(Lines of data)
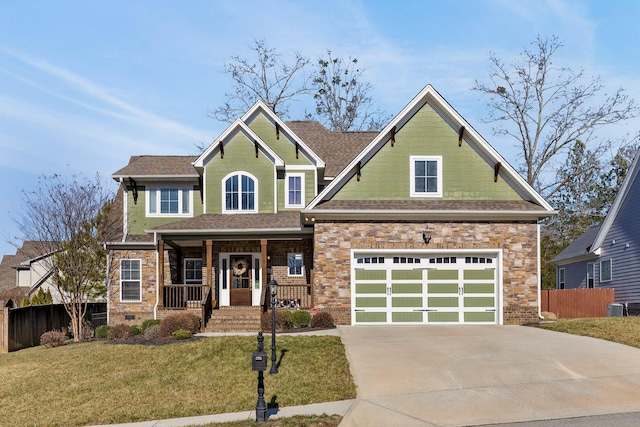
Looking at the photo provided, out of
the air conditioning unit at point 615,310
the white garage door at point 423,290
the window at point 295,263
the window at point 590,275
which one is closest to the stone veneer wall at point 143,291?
the window at point 295,263

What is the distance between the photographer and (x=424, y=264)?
70.9ft

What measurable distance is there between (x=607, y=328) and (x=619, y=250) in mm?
12030

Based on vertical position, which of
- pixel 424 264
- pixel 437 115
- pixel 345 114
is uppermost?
pixel 345 114

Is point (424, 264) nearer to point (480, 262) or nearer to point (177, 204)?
point (480, 262)

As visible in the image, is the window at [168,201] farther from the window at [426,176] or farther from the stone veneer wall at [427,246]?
the window at [426,176]

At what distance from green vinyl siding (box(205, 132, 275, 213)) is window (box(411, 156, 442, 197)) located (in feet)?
19.4

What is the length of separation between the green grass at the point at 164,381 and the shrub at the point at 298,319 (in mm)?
2918

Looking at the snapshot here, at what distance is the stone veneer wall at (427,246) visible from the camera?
70.1 ft

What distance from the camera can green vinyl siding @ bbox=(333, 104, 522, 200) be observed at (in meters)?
22.2

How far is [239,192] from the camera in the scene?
25391mm

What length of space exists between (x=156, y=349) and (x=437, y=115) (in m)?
12.2

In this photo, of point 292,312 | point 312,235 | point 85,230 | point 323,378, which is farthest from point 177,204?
point 323,378

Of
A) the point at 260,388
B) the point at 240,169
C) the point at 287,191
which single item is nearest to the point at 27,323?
the point at 240,169

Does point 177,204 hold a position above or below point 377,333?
above
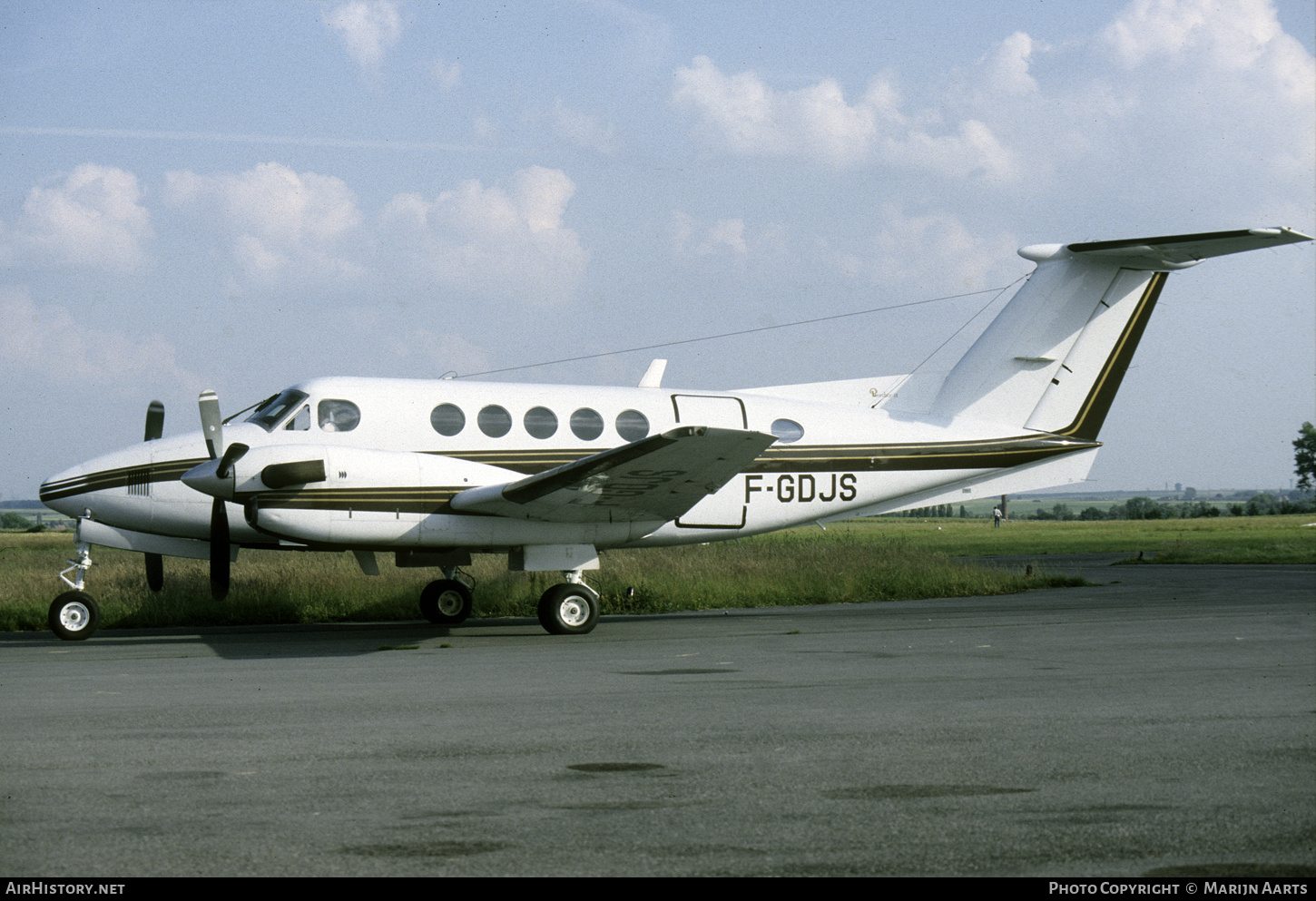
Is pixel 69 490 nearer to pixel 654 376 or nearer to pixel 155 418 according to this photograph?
pixel 155 418

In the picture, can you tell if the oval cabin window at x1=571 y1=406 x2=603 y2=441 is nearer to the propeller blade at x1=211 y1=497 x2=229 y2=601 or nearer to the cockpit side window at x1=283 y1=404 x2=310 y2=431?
the cockpit side window at x1=283 y1=404 x2=310 y2=431

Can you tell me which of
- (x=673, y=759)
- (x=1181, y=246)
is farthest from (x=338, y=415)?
(x=1181, y=246)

Required work: Please rewrite all the records above, replacing "stone veneer wall" with "stone facade" and leaving everything else unchanged. Omit the pictures from your answer.

Output below:
Looking at the photo provided, out of
the air conditioning unit at point 615,310
the white garage door at point 423,290
the window at point 295,263
the window at point 590,275
which one is closest to the stone facade at point 143,291?
the window at point 295,263

What is the distance between the photographer and (x=424, y=264)?
70.9ft

What measurable distance is there between (x=607, y=328) and (x=619, y=250) in mm?
12030

Based on vertical position, which of
- pixel 424 264
- pixel 437 115
- pixel 345 114
is uppermost?
pixel 345 114

Is point (424, 264) nearer to point (480, 262) or nearer to point (177, 204)?
point (480, 262)

As visible in the image, is the window at [168,201] farther from the window at [426,176] or farther from the stone facade at [427,246]?
the window at [426,176]

At what distance from green vinyl siding (box(205, 132, 275, 213)) is window (box(411, 156, 442, 197)) located (in feet)?
19.4

What is the length of separation between the green grass at the point at 164,381 and the shrub at the point at 298,319 (in mm)?
2918

Looking at the snapshot here, at what distance is the stone facade at (427,246) visible from the camera?
70.1 ft

What distance from the camera can green vinyl siding @ bbox=(333, 104, 522, 200) be observed at (in meters)?
22.2

How far is [239,192] from the camera in the scene?
25391mm

What length of space exists between (x=156, y=349) and (x=437, y=115) (in m)?
12.2

In this photo, of point 292,312 | point 312,235 | point 85,230 | point 323,378, which is farthest from point 177,204?
point 323,378

Of
A) the point at 260,388
B) the point at 240,169
C) the point at 287,191
which single item is nearest to the point at 27,323?
the point at 240,169

Does point 177,204 hold a position above or below point 377,333?
above
Is pixel 69 490 nearer to pixel 654 376 or nearer to pixel 155 418 according to this photograph?
pixel 155 418

In the picture, can you tell if the oval cabin window at x1=571 y1=406 x2=603 y2=441 is nearer to the propeller blade at x1=211 y1=497 x2=229 y2=601 or nearer to the cockpit side window at x1=283 y1=404 x2=310 y2=431?
the cockpit side window at x1=283 y1=404 x2=310 y2=431

Can you tell me which of
- (x=673, y=759)
- (x=1181, y=246)
is farthest from (x=338, y=415)?
(x=1181, y=246)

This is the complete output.